CLAUDIA: Como seus filhos influenciam sua música?

Caetano: Primeiro, com a mera existência deles, que mudou minha sensibilidade. Depois, com o gosto e a inteligência de cada um. Por fim, com a natural intimidade que eles têm com coisas de suas gerações. Zeca me mostra o que eu não teria descoberto sozinho: de James Blake (compositor londrino de música eletrônica) a Kendrick Lamar (rapper americano).

Tom me ensina critérios de escolha dentro da tradição e das novidades do funk e do pagode. Ele é, além de músico refinado, jogador de futebol. Moreno me aponta coisas de áreas diferentes, como Buika (cantora espanhola), composições orientais, indígenas, indianas, do Mali, profundas sacadas napolitanas. E todos têm estilo próprio. O jeito de cada um cantar, tocar, criar e ouvir me ensina sempre e muito.
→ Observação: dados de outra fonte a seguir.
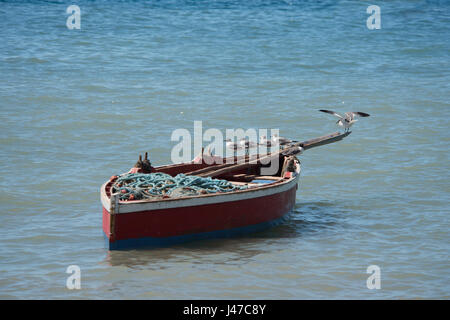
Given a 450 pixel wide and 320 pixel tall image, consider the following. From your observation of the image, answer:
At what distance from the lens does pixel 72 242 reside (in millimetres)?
12797

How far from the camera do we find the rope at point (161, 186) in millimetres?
11938

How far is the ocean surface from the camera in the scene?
11359 mm

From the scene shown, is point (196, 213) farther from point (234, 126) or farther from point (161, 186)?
point (234, 126)

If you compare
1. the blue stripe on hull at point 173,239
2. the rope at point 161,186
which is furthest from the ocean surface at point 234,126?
the rope at point 161,186

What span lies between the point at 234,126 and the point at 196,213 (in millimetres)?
11471

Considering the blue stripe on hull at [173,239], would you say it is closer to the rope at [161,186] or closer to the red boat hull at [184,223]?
the red boat hull at [184,223]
CLAUDIA: De quem surgiu a ideia do show com os filhos?

Caetano: De mim. De bem dentro de mim. Eles não imaginavam isso. Com Moreno, eu tinha feito um show lindíssimo, na série Pais e Filhos, em um Sesc de São Paulo. Depois que Zeca e Tom mostraram muita criatividade musical, comecei a sonhar em fazer com os três. Felizmente eles aceitaram.

CLAUDIA: A relação no palco é de colegas ou de pai com filhos?

Caetano: É tudo.

CLAUDIA: Como convive hoje com as mulheres, tão cientes de seus direitos e que reafirmam isso a toda hora?

Caetano: Assunto interessante para nosso grupo todo masculino. Eu, pessoalmente, sou feminista desde pequenininho. Felizmente vejo meus filhos serem muito delicados com as mulheres com quem se relacionam. A começar pelas mães.

CLAUDIA: Quando você se vê sendo dona Canô com os filhos e netos?

Caetano: Nisso me identifico muito com meu pai (José Teles Velloso). Mas sou apaixonado pelos filhos como uma mãe. De todo modo, há uma canção (Ofertório) que fiz para os 90 anos de minha mãe, cuja letra é na primeira pessoa e é como se fosse ela falando. Vou cantá-la no show como se eu pudesse me referir a eles como ela se referia a nós. Eles incluídos.